What is a Virtual Cross Connect?
/ Posted by Joshua Whitaker /
/ Sep 8, 2017 /
The internet first became popular with the general public because direct, private connections between networks were difficult to implement, so people relied on the public internet to find each other. Pulling a physical wire from your network switch to the switch of the network with which you want to exchange traffic is a tedious requirement that most people outsource to their internet service provider. We connect to an ISP, ISPs connect to each other.
The meteoric rise of cloud providers and cloud services, however, has changed the infrastructure of the internet. Nowadays, large hosting services like AWS, Azure, and Softlayer move too much traffic to rely on multiple ISPs as middlemen. Instead, they’ve built up infrastructure connecting their services to each other and to carriers directly. These connections, called virtual cross connects, provide fast, secure ways to manage traffic without relying on the public internet.
Virtual cross connects (VXC) are private, direct connections between a network and a cloud provider, content delivery network, or a carrier through an internet exchange point. For example, through our connectivity partners, Telnyx maintains redundant 10GB fiber connections with all major cloud providers in multiple geographic locations. Enterprise networks and service providers leverage these virtual connections because they act like a physical connection—they’re faster, more secure and delivered with lower latency than connections over the public internet.
How Telnyx Leverages VXCs
Telnyx’s telephony service is provided through our physical fiber backbone, our cloud infrastructures and virtual cross connects that allow us to route traffic as needed. Our customers typically leverage VXCs to create direct lines into the Telnyx environment, receiving our routing tables and exchanging traffic with us over those dedicated links.

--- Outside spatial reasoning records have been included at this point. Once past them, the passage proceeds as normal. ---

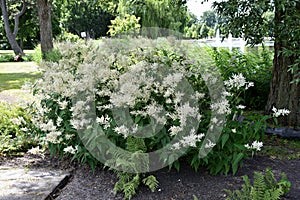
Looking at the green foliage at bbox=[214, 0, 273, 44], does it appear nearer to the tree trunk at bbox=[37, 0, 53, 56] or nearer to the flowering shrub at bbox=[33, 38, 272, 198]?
the flowering shrub at bbox=[33, 38, 272, 198]

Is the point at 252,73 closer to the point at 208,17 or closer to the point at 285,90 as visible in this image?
the point at 285,90

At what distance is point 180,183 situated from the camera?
2.65 m

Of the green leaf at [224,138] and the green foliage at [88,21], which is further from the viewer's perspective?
the green foliage at [88,21]

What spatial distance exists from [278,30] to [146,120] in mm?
1733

For example, we can establish a virtual cross connect with a customer hosting their PBX on AWS servers. When Telnyx receives calls to that customer’s numbers, we’ll forward them their call media directly over that direct connection—the next best thing to a direct wire from our system to theirs. That means that an incoming call to their business travels over the telephone network, then Telnyx’s private MPLS backbone, and finally, over the virtual cross connect to Amazon and their PBX. Traveling from their PBX to the company’s location is the only leg of the journey that relies on the public internet, largely eliminating the biggest source of jitter, latency, and packet loss from the equation.
Because Telnyx’s global network includes geographically distributed points of presence, most connections could be established along multiple routes using a different virtual cross connect at a different location. Telnyx continually monitors the performance of connections in order to always establish the fastest route between endpoints, but Telnyx is also highly configurable. For custom setups, we allow customers to select which Telnyx point of presence to anchor their call media using a feature called Anchorsite™.
VXCs improve performance
Virtual cross connects logically segment connectivity over existing fiber lines. For all intents and purposes, that connectivity mimics a direct, private line, including its performance and security advantages. Traffic is routed directly, improving delivery speed. Call media travels shorter physical distances, reducing call degradation. And, as it travels on our private network or through VXCs, your data is inaccessible to malicious third parties. This ensures that your calls, conferences and other communications data are always delivered with the best possible quality, at a lower cost than a traditional ISP, over a connection that can be set up in minutes.